Ingin bertanya langsung namun sepertinya kurang sopan, takutnya malah semua ini hanya perasaan Shanum saja. Shanum melangkah menuju kasurnya dan mendudukkan diri di sana. Gadis itu menekan tombol ikon hijau pada kontak Hanan, kalau masalah keluarga seperti ini memang yang terbaik adalah membicarakannya dengan Hanan.

"Assalamualaikum Bang," sapa Shanum.

"Wa'alaikumussalam, ada apa Dek?" tanya Hanan dari seberang sana.

"Abang sibuk?" tanya Shanum memastikan, abangnya itu belum pulang kerja, artinya pasti masih ada pekerjaan yang harus dikerjakan.

"Ini lagi jaga di rumah yang baru kemalingan sih, tapi kalau memang ada sesuatu yang ingin disampaikan, sampaikan aja." Hanan memasukkan satu tangannya ke dalam saku, berusaha untuk menyamankan dirinya mendenar cerita adik satu-satunya yang ia miliki.

"Ibu diemin Shanum, Abang tau nggak kenapa? Kalau aku nanya sih tetep dijawab tapi ya gitu nadanya nggak ngenakin," jelas Shanum memilin kuping salah satu boneka yang ada di atas kasurnya.

Hanan membasahi bibirnya, dia juga belum bertemu dengan kedua orang tuanya, bagaimana pula dia bisa tahu permasalahannya? "Hmmm, coba kamu inget-inget ada bikin salah nggak sama ibu? Soalnya ibu juga nggak mungkin marah tanpa alasan, biasanya kalau kayak gitu ibu itu jaga perasaan kamu, makanya nggak ditegur dan biarin kamu sadar sendiri," terang Hanan menyuarakan pendapatnya.

Shanum terdiam dan mengingat-ingat lagi apa yang dia lakukan hari ini, namun dia tak menemukan celah, semuanya normal, Shanum tak merasa melakukan sesuatu yang berpotensi membuat ibunya marah.

"Gimana?" tanya Hanan setelah beberapa saat menunggu.

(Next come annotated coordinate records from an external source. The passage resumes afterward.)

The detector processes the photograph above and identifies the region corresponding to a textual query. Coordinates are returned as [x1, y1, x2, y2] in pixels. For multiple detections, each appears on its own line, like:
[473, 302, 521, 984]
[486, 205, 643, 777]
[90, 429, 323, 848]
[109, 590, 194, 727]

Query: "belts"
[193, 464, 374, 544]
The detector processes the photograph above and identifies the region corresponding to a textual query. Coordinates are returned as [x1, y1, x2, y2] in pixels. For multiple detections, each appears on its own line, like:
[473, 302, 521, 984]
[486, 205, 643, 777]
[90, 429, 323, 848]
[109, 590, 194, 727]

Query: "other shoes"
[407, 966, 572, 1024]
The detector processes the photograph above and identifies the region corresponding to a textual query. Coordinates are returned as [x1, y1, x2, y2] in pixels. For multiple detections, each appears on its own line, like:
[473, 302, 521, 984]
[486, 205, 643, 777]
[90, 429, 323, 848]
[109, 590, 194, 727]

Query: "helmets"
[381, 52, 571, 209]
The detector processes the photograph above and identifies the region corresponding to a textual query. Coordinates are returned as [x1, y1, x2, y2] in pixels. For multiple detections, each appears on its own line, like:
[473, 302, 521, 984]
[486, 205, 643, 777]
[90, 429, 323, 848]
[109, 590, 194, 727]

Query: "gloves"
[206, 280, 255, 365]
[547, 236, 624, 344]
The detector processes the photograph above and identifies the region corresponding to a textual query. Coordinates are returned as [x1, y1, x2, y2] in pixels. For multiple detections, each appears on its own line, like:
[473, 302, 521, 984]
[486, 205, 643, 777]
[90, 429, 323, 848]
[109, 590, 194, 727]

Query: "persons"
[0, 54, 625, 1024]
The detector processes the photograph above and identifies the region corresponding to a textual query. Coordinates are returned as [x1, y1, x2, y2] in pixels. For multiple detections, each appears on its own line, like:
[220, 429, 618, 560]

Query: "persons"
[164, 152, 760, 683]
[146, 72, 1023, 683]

"Enggak, aku nggak ada bikin salah kayaknya, orang ibu sama bapak aja baru sampe rumah jam tiga, dari jam dua aku udah balik dari sekolah," jelas Shanum lagi, dia menyambut kedua orang tuanya, menyediakan makanan juga teh hangat, Shanum menjalankan semua kewajibannya, dia melayani kedua orang tuanya, tapi bahkan sejak masuk rumah ibunya sudah seperti itu.

"Ibu tuh udah kayak gitu dari masuk rumah Bang, makanya aku nggak ngerti harus gimana," lanjut Shanum mengurut pelipisnya, berselisih dengan orang tua adalah hal paling rumit, saling mendiamkan dalam satu atap adalah hal yang paling mengerikan menurut Shanum.

"Mungkin ada yang ngebuat ibu badmood di luar, mungkin bukan kamu alasannya." Hanan memberikan kesimpulan lain, bisa jadi benar, namun sepertinya hanya dengan Shanum, dengan ayah mereka ibunya biasa saja, tetap saja mengambilkan nasi ayahnya, tetap saja menyiapkan air panas untuk mandi ayahnya, juga sekarang keduanya sedang mengobrol di taman belakang.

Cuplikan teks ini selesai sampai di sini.